Every Tuesday, Torontoist scours record store shelves in search of the city’s most notable new releases and brings you the best or sometimes just the biggest of what we’ve heard in Sound Advice.


Much has been made of the just barely out-of-adolescence make-up of of the majority of the members of Toronto’s Modern Superstitions. On their attitudinal new EP, the childhood friends capitalize on the fire of youth without resorting to pastiche to achieve a sound far older than their ages.
All The Things We’ve Been Told is a fast-hitting mix of Motown swagger and Pretenders spirit that takes no time at all to establish its strategy. From the amped-up beat of opener “Go Between” (streaming to the right) and the intricate guitar and bass interplay, it’s a wonderfully jacked new wave intro for singer Nyssa Rosaleen’s straightforwardly sweet vocals, which themselves waste no time showing off their duality; as the song launches into the chorus, Rosaleen dips into a scratchy, throaty growl that never outdoes itself as more than a subtle little snap in the surface.
This is used to even better effect on “Visions of You,” where the sparse, sort of dark bass-driven verses belie the chorus. What starts as an “ooh-ahh” whisper quickly (thankfully) turns into a satisfying punk-worthy anthem, with everything but those vocals once again all but hiding in the background. If there was one moment on this EP where a little more, shamelessly bigger guitar feels like it’s missing, it would be here. Otherwise, the lines are kept minimal and clean, lead and rhythm nearly indistinguishable, instead weaving themselves all Talking Heads–like into a bigger part of the whole sound.

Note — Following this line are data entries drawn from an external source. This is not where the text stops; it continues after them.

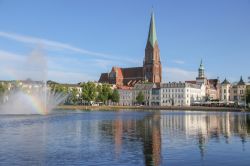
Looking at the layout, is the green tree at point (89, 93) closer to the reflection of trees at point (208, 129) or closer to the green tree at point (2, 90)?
the green tree at point (2, 90)

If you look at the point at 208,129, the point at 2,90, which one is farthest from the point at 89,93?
the point at 208,129

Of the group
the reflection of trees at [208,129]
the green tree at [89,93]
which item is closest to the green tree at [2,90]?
the green tree at [89,93]

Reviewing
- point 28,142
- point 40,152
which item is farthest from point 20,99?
point 40,152

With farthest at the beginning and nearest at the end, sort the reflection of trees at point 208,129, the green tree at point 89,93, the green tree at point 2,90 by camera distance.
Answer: the green tree at point 89,93 → the green tree at point 2,90 → the reflection of trees at point 208,129

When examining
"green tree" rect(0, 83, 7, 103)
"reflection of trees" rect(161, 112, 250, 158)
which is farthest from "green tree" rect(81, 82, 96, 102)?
"reflection of trees" rect(161, 112, 250, 158)

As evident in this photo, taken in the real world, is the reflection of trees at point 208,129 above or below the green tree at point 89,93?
below

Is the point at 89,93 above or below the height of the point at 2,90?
below

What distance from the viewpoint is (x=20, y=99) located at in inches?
4259

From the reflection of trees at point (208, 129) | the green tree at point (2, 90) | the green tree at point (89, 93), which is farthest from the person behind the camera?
the green tree at point (89, 93)

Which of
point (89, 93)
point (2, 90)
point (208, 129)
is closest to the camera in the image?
point (208, 129)

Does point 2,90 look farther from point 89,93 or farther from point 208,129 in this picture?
point 208,129

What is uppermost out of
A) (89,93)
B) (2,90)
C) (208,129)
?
(2,90)

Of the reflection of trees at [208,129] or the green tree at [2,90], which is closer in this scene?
the reflection of trees at [208,129]

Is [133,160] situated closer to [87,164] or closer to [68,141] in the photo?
[87,164]
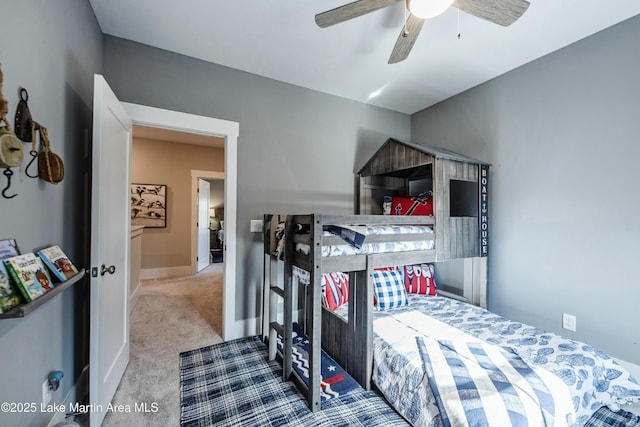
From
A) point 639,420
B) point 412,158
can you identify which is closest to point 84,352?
point 412,158

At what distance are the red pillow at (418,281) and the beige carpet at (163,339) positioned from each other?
2031mm

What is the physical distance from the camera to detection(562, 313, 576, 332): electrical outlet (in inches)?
82.1

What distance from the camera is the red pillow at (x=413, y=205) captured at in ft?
8.75

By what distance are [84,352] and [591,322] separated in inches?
145

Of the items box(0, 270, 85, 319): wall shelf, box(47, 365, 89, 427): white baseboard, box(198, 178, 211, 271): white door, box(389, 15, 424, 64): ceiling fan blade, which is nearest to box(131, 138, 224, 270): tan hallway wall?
box(198, 178, 211, 271): white door

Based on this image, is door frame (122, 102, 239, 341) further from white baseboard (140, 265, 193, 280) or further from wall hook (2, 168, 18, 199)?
white baseboard (140, 265, 193, 280)

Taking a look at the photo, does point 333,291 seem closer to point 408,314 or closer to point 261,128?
point 408,314

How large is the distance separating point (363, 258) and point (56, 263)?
5.38 feet

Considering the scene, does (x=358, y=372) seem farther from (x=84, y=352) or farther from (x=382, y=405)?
(x=84, y=352)

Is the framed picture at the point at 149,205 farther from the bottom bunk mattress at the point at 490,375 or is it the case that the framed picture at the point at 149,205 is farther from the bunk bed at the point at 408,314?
the bottom bunk mattress at the point at 490,375

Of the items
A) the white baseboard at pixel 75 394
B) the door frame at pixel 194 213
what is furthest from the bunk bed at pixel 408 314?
the door frame at pixel 194 213

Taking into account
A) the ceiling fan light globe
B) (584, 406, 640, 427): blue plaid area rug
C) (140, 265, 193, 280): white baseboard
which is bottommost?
(584, 406, 640, 427): blue plaid area rug

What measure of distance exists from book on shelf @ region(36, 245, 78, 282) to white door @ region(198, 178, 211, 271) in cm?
429

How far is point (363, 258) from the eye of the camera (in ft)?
5.94
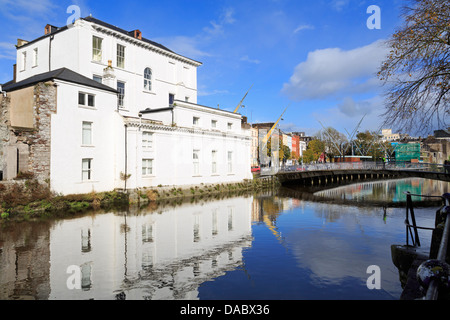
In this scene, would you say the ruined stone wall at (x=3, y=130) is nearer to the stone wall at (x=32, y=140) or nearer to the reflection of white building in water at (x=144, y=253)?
the stone wall at (x=32, y=140)

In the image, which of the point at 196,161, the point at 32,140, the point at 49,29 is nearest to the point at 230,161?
the point at 196,161

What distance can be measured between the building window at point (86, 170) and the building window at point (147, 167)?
16.9 ft

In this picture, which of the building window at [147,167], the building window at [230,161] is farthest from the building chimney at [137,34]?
the building window at [230,161]

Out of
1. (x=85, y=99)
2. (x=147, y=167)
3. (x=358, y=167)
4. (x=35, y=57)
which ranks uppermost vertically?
(x=35, y=57)

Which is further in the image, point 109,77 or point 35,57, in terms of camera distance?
point 35,57

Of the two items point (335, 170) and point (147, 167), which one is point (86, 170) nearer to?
point (147, 167)

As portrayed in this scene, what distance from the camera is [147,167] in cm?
3108

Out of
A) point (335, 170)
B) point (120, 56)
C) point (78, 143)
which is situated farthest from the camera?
point (335, 170)

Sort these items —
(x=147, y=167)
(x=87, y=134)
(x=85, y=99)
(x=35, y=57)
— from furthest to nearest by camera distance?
(x=35, y=57)
(x=147, y=167)
(x=87, y=134)
(x=85, y=99)

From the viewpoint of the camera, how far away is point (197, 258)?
12.1m

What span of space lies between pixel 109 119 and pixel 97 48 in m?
11.1

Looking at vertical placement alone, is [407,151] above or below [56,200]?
above

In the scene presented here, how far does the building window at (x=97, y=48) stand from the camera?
113ft
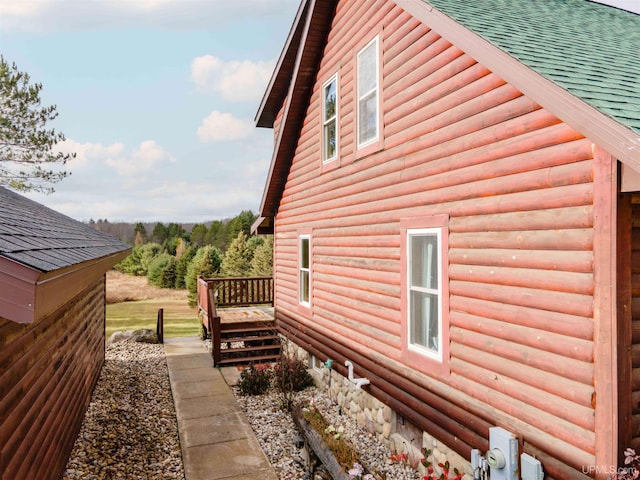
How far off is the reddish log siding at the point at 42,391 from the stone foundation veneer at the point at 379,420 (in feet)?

Kudos must be given to the producer Patrick Pentland (of Sloan fame), who keeps this sound very consistent and focused and also probably had something to do with the tiny country-pop lean in “Everything Is Not Mine,” not altogether different than some of his own quieter pop ballads from Sloan’s catalogue.
The combo power-pop progressions and post-punk angles of “Beck and Call,” a standout on the EP, highlight that these flavours, while decidedly intentional, are also expertly restrained, something that can be said about All The Things We’ve Been Told—and the young band—as a whole.